Madeleine, a French-speaking Maronite Christian, occupies a house on the "green line" dividing East and West Beirut. The walls are cracking, but this elderly widow won't move. She still has two of her four grown-up children dancing attendance on her - angry, unmarried Brigitte and Georges, a Phalangist militiaman and jeweller.

Cynical, caustic and implacable, Madeleine surprises herself by agreeing to a visit from her American grandson Rick, an 18-year-old orphan. But although Rick is about to encounter lives "shaped by necessities he couldn't imagine", it's not just the naïf kid who will change.

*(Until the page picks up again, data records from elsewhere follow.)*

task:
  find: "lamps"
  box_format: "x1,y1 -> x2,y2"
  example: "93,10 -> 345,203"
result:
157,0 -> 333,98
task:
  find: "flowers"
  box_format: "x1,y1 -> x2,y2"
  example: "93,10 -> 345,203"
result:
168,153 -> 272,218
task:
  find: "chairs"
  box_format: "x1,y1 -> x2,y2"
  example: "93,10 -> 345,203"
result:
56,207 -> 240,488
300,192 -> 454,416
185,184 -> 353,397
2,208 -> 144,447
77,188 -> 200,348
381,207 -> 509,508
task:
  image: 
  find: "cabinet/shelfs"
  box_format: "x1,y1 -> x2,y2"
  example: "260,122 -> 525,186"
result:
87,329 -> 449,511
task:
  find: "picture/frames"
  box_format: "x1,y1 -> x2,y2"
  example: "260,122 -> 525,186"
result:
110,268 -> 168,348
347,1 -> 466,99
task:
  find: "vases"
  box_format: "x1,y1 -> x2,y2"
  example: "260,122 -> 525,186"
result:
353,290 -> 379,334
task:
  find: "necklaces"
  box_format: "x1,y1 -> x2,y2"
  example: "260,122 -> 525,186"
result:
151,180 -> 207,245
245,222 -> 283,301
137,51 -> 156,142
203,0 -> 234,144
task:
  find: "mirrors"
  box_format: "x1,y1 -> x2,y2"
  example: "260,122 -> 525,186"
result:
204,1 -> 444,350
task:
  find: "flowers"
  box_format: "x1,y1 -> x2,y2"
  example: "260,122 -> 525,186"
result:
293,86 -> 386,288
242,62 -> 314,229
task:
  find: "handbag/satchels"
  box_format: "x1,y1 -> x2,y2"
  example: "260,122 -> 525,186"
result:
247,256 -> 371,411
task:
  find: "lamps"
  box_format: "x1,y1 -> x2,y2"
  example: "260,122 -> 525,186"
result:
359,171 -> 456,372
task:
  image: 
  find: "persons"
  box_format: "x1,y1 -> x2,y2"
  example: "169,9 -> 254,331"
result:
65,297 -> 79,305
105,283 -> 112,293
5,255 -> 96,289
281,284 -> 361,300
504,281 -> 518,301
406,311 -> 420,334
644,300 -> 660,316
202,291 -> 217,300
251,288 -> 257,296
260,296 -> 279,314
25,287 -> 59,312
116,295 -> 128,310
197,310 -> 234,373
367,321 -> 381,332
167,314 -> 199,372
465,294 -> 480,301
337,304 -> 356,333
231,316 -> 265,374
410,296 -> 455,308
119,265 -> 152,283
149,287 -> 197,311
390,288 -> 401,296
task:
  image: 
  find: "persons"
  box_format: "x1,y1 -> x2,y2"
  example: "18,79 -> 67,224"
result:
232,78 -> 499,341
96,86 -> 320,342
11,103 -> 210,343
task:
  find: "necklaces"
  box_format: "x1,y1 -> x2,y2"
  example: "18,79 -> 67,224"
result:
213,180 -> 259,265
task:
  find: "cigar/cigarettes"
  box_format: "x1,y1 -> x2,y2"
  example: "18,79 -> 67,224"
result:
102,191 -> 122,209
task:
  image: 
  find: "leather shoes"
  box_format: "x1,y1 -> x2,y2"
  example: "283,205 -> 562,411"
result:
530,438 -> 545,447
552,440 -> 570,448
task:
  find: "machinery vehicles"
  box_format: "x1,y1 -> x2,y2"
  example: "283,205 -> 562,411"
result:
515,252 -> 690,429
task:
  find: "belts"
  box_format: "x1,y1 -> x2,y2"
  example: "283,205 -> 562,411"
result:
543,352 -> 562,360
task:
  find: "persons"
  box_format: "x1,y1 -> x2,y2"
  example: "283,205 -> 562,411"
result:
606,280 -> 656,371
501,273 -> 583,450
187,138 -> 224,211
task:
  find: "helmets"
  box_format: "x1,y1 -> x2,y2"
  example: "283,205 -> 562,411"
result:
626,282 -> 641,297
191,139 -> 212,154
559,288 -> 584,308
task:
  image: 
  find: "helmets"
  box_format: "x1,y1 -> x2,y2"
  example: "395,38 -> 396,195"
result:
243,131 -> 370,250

Tyrrell creates a credible vision of the "bony lovely ruined city", which cannot function without its fixers; where the car bombs that detonate daily send drivers careering backwards at high speed. Twists in the plot keep the reader surprised, and Tyrrell's strength lies in characters who embrace the moral expediencies of war. Rick's gold-digging girlfriend Solange shocks Rick with her amorality. Madeleine, meanwhile, recognises a kindred spirit and applauds Solange's apparently heartless opportunism.

Rick longs to belong, running errands for his uncle, delivering copper wires and ring settings to colleagues. But when he joins an ambulance crew and Georges goes missing, Rick has his innocent principles blasted from him. Once tested, he feels as corruptible as the next man and knows he could do anything to stay alive.

Although Grandmother Wolf starts strongly, the writing occasionally lacks finesse. Tyrrell hits some targets but misses others, and tries too hard with flamboyant metaphors. More difficult to ignore are various solecisms, which an editor should have spotted. When the author sticks to energetic, brisk sentences, she's at her best.